Hi,

I want to use firebird (v2.5) in an embedded-like situation with the
database on a
linux host with precisely two local client processes performing
concurrent
access (read and writes) to the database. I don't need connection
security
(both clients are trusted) or network access. I would like the
efficiency-benefit of the fast local IO connection. So far, I'm using
the
super-classic server (I don't want xinetd running).

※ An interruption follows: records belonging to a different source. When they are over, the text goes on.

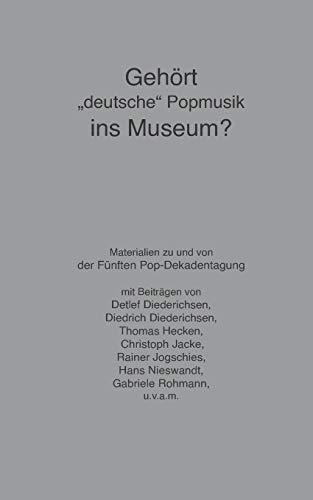 Gehört
„deutsche“ Popmusik
ins Museum?

Materialien zu und von
der Fünften Pop-Dekadentagung

mit Beiträgen von
Detlef Diederichsen,
Diedrich Diederichsen,
Thomas Hecken,
Christoph Jacke,
Rainer Jogschies,
Hans Nieswandt,
Gabriele Rohmann,
u.v.a.m.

As far as I can tell, I *have* to have the fb_smp_server process running
to
make a connection. Will local connections automatically use the fast
(non-networked) protocol? 

Do I need to use the libfbembed to get the fast-local-connection? I'm
using
the fdb python bindings and these are hardcoded to load the libfbclient
shared library. If the fast connection only works with libfbembed, can I
simply change the simlink to the so-file to point to libfbembed instead
of
libfbclient? (i.e. are these two client libs ABI compatible?)

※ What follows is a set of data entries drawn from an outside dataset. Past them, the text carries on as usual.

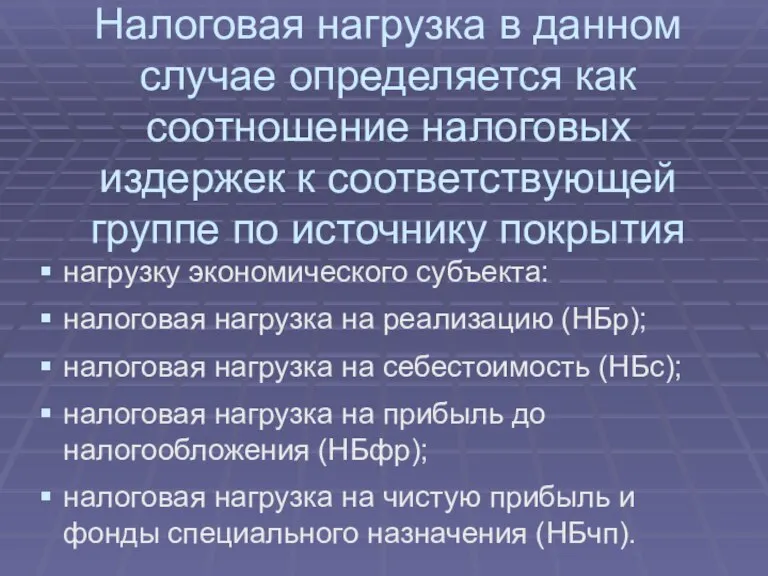 Налоговая нагрузка в данном случае определяется как соотношение налоговых издержек к соответствующей группе по источнику покрытия

▪ нагрузку экономического субъекта:
▪ налоговая нагрузка на реализацию (НБр);
▪ налоговая нагрузка на себестоимость (НБс);
▪ налоговая нагрузка на прибыль до налогообложения (НБфр);
▪ налоговая нагрузка на чистую прибыль и фонды специального назначения (НБчп).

How can I verify that a local connection (not networked) is being used?
Does
the use of a local dsn (dsn="/path/to/database.fdb") guarantee this?

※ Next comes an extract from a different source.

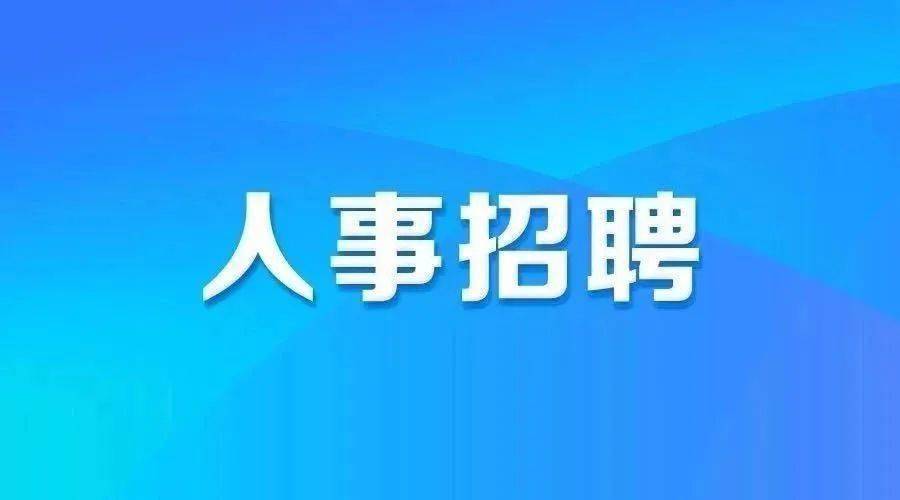 人事招聘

It also seems that to connect to a database with a local connection (I
think), the client process needs write-permissions to the database file.
Is
this right? This would be OK for me, but I'd like to launch the server
process (which seems to be required even though I want a local
connection)
as my own user UID. Is it sensible to launch fb_smp_server directly on
the
command line and what should I put for command-line options (root
folder,
lock folder etc.)?

Thanks in advance for any advice you can give.